Okuma parçası -
İslam'a göre faiz, haksız kazanç elde etmek ve insanları maddi olarak sömürmek olarak kabul edilir İslam'a göre faiz, ekonomik eşitliği ve adil paylaşımı tehdit ettiği için haramdır. Kuran-ı Kerim'de "Faiz yiyenler, ancak şeytanın çarptığı kimsenin kalktığı gibi kalkarlar. Bu, onların, “Alışveriş de faiz gibidir” demelerinden dolayıdır. Oysa Allah, alışverişi helâl, faizi haram kılmıştır. Bundan böyle kime Rabbinden bir öğüt gelir de (o öğüte uyarak) faizden vazgeçerse, artık önceden aldığı onun olur. Durumu da Allah’a kalmıştır. (Allah, onu affeder.) Kim tekrar (faize) dönerse, işte onlar cehennemliklerdir. Orada ebedî kalacaklardır. Allah faizi mahveder, oysa sadakaları bereketlendirir. Allah günahta ve inkârda direnen hiç kimseyi sevmez." (Bakara Suresi-275,276) "Ey iman edenler! Allah’a karşı gelmekten sakının. Eğer Allah’a gerçekten inanıyorsanız, faizden doğan, ancak henüz tahsil etmediğiniz kazançları almaktan vazgeçin. Eğer faizcilikten vazgeçmezseniz, artık Allah ve Rasûlü’ne karşı savaş açtığınızı, onların da size savaş açtığını bilin. Eğer tevbe ederseniz anaparanız sizindir. Böylece ne haksızlık etmiş ne de haksızlığa uğramış olursunuz." (Bakara Suresi-278,279) “Ey iman edenler! Kat kat faiz yemeyin. Allah’a karşı gelmekten sakının ki kurtuluşa eresiniz.” (Âl-i İmrân Suresi-130) ayetlerinde faiz kesin olarak haram kılınmış olup Allah ve Rasülüne savaş açmak olarak nitelendirilmiştir. Peygamber Efendimiz ﷺ “Altına karşılık altın, gümüşe karşılık gümüş, buğdaya karşılık buğday, arpaya karşılık arpa, hurmaya karşılık hurma, tuza karşılık tuz cinsi cinsine birbirine eşit ve peşin olarak satılır. Malların sınıfları değişirse peşin olmak şartıyla istediğiniz gibi satın” (Müslim, Müsâkât 81; Tirmizî, Buyû 23) "Her kim bu şekil mübâdelede fazla verir veya alırsa şüphesiz ribâ yapmış olur" (Tirmizî, Büyü`, 23) buyurarak faizin her türlüsünü Peygamber Efendimiz ﷺ yasaklamıştır. Faiz, insanı helâke sürükleyen yedi büyük günahtan birisidir. (Buhârî, Vasâyâ 23, Tıb 48, Hudûd 44; Müslim, Îmân 145. Ayrıca bk. Ebû Dâvûd, Vesâyâ 10; Nesâî, Vesâyâ 12)

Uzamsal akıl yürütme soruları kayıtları
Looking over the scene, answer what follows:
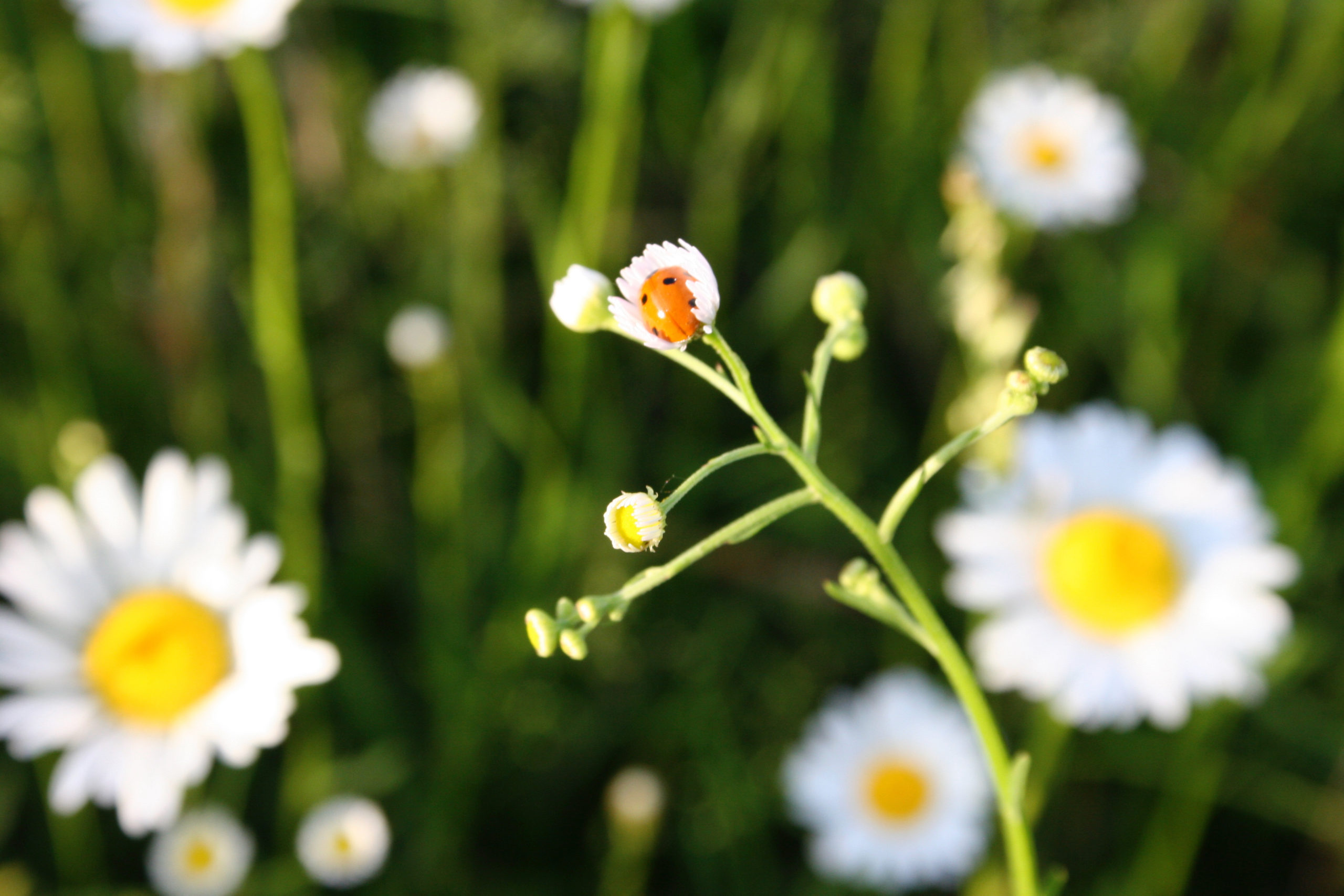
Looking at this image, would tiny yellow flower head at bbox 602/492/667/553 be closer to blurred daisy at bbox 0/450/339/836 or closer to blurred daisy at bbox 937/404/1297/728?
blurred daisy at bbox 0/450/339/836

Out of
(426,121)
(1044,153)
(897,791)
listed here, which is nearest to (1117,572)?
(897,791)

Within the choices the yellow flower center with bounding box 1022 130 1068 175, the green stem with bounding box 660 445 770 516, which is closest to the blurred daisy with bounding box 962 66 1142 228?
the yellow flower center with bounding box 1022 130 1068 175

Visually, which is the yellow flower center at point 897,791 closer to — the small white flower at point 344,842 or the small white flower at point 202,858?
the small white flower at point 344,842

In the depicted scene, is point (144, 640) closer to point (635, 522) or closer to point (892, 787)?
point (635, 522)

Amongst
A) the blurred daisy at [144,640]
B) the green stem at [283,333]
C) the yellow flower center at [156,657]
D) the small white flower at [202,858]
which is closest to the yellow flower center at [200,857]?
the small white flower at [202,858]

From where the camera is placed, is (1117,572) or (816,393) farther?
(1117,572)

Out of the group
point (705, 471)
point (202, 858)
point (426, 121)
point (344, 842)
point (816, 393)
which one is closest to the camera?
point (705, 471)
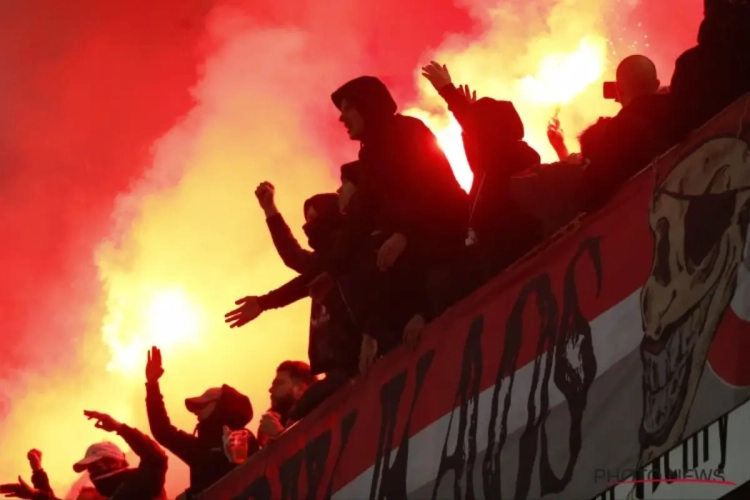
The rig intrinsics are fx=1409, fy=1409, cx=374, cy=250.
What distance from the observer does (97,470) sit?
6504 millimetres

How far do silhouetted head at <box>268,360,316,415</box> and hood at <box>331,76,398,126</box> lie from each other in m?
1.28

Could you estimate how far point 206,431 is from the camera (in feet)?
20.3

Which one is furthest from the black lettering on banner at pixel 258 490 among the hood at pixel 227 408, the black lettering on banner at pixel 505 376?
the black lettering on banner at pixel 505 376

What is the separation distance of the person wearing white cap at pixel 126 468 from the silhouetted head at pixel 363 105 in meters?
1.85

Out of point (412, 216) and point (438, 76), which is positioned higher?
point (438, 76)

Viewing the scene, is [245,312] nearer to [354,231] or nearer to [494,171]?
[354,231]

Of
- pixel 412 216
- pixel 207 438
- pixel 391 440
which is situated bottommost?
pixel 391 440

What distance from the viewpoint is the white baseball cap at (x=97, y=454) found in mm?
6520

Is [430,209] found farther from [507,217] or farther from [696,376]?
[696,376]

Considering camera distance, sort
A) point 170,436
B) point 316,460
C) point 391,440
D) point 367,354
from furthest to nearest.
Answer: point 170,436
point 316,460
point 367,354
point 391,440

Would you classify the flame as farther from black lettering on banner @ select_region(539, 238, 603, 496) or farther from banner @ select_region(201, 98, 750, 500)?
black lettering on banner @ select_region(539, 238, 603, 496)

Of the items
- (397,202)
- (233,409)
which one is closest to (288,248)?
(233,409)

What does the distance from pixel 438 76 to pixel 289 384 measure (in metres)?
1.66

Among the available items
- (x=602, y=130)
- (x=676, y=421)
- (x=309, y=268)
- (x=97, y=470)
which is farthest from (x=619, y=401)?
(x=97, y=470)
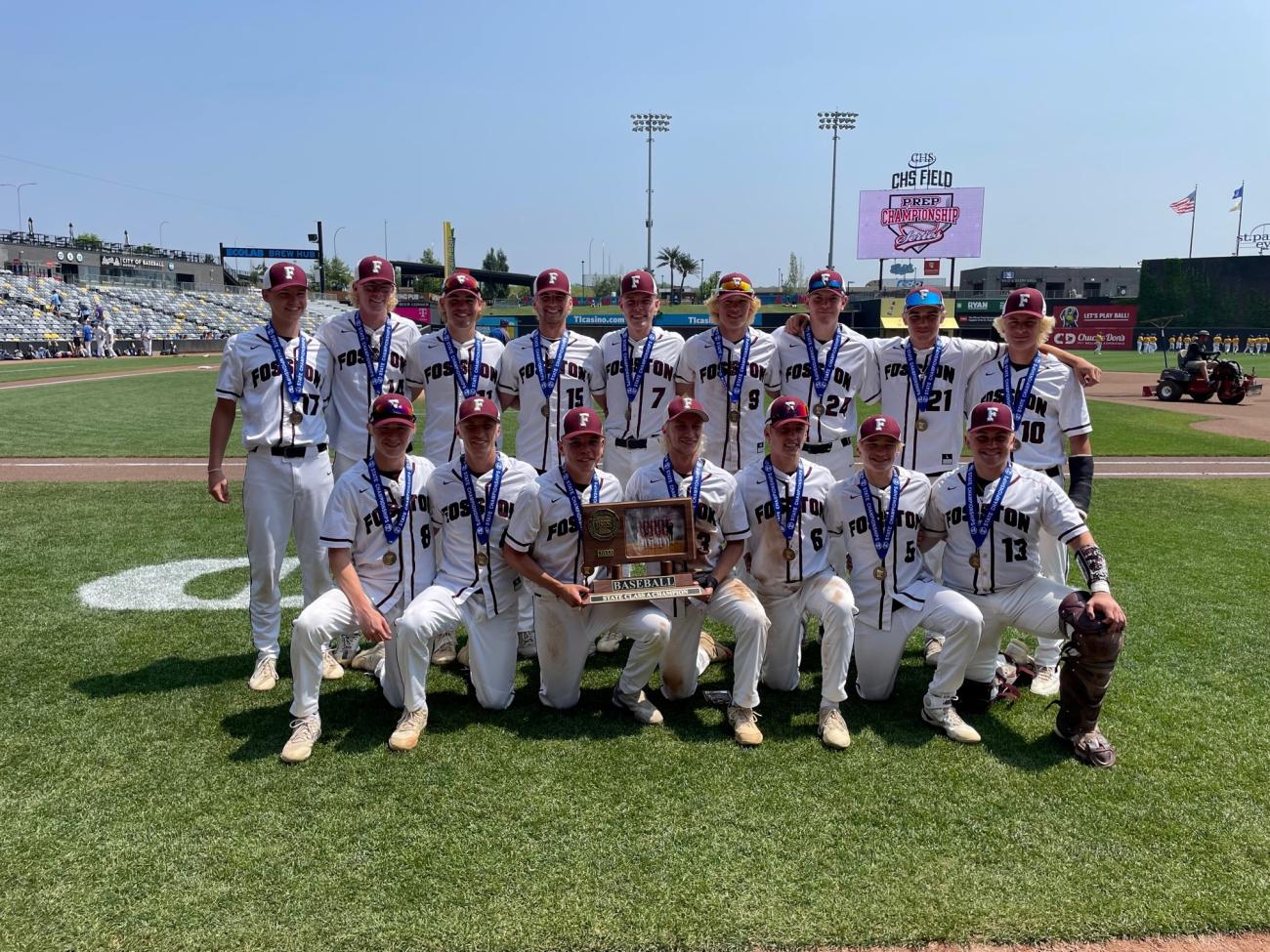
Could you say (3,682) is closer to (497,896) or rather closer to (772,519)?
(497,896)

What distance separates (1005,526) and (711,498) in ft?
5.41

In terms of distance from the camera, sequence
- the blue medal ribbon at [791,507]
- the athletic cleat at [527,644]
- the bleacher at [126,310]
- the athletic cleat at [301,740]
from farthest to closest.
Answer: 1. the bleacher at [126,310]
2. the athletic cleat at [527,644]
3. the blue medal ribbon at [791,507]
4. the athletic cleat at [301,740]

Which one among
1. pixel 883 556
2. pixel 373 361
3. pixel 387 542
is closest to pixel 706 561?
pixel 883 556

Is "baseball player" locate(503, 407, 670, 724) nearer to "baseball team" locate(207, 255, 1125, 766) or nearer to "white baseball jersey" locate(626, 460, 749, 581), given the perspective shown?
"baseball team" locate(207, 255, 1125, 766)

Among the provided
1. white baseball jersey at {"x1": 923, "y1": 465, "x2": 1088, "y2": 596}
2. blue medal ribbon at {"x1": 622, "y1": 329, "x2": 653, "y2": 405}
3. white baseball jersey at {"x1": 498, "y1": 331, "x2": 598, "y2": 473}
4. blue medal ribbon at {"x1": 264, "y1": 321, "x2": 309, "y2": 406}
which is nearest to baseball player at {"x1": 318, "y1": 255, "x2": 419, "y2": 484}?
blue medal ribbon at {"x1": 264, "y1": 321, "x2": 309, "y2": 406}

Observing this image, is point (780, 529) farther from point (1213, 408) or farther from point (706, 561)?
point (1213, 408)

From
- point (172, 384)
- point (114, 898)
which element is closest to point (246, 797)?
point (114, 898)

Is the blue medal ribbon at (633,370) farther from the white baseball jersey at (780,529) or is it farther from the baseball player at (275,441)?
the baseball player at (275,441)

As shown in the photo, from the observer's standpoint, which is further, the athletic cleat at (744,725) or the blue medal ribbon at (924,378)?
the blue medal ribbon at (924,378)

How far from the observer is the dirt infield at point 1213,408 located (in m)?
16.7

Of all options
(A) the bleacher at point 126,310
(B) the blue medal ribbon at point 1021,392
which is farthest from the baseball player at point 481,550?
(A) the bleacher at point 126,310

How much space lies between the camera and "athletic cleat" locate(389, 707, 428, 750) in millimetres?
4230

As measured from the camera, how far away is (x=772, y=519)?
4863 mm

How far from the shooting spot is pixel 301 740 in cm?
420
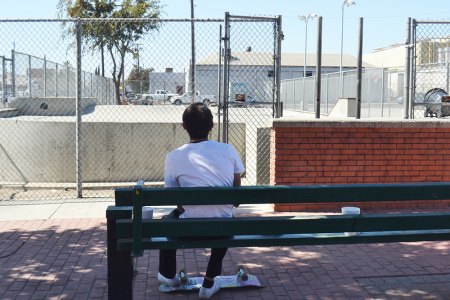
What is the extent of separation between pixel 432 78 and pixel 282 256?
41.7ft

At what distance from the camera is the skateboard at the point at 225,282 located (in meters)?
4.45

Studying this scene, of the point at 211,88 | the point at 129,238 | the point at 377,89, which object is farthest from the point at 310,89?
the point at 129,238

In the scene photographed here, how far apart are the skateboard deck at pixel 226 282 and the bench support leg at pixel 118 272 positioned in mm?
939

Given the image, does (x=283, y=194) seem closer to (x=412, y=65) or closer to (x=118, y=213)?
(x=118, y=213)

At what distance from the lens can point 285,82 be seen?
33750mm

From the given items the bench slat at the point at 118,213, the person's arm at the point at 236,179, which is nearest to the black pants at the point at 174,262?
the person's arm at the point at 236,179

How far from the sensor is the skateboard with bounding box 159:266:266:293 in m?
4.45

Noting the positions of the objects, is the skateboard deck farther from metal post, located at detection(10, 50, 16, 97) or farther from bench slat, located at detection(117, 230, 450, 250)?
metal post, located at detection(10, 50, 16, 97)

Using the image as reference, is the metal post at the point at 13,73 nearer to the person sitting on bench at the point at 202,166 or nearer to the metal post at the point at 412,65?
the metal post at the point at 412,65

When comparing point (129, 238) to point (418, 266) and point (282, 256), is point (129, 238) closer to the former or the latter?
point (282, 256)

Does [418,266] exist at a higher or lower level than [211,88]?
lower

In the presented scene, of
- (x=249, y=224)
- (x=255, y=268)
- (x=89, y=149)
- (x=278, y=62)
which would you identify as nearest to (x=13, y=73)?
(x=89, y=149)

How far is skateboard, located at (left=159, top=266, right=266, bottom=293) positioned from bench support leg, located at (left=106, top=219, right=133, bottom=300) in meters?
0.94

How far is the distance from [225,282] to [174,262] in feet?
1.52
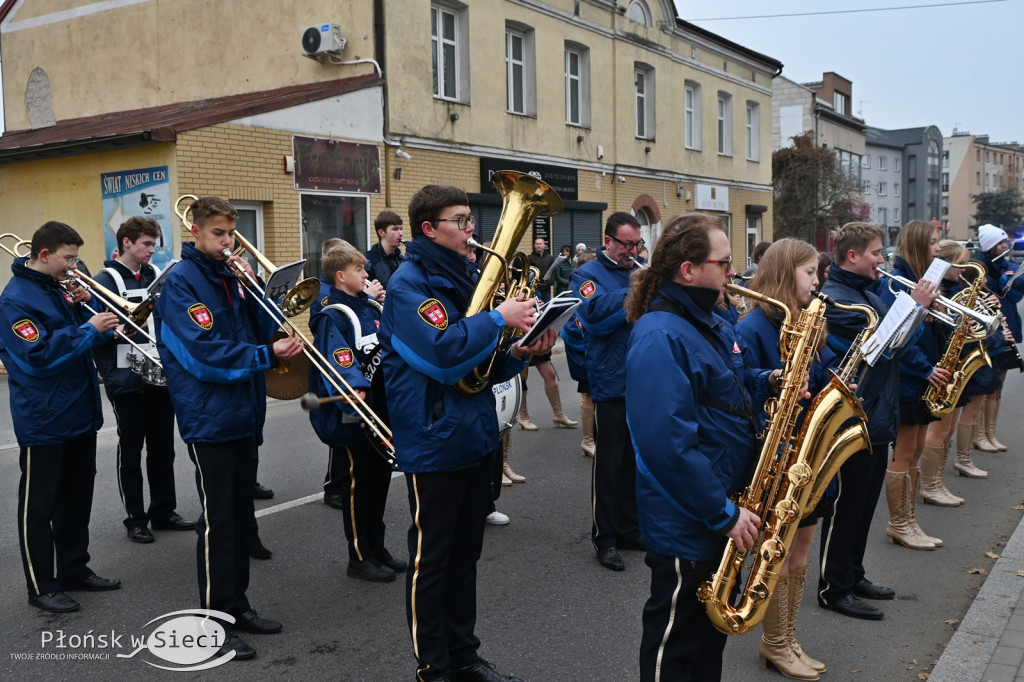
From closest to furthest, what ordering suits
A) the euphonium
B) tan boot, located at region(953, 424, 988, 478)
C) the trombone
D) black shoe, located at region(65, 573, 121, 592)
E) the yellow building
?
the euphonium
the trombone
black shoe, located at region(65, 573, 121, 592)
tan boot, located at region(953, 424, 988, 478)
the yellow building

Görevler -
[1] Okuma parçasını iki cümleyle özetleyin.
[2] Kayıtlarda "hood" dizesini içeren bütün satırları listeleyin.

Alıştırma cevapları -
[1] İslam'a göre faiz, haksız kazanç ve sömürü sayıldığı, ekonomik eşitliği ve adil paylaşımı tehdit ettiği için haramdır; Bakara ve Âl-i İmrân surelerindeki ayetlerde kesin olarak haram kılınmış ve Allah ve Rasûlü'ne savaş açmak olarak nitelendirilmiştir. Peygamber Efendimiz ﷺ de aynı cins malların eşit ve peşin değiştirilmesini söyleyerek faizin her türlüsünü yasaklamıştır, faiz de insanı helâke sürükleyen yedi büyük günahtan biridir.

[2]
How far do silhouetted head at <box>268,360,316,415</box> and hood at <box>331,76,398,126</box> lie from each other in m?
Which one is furthest from the black lettering on banner at pixel 258 490 among the hood at pixel 227 408, the black lettering on banner at pixel 505 376?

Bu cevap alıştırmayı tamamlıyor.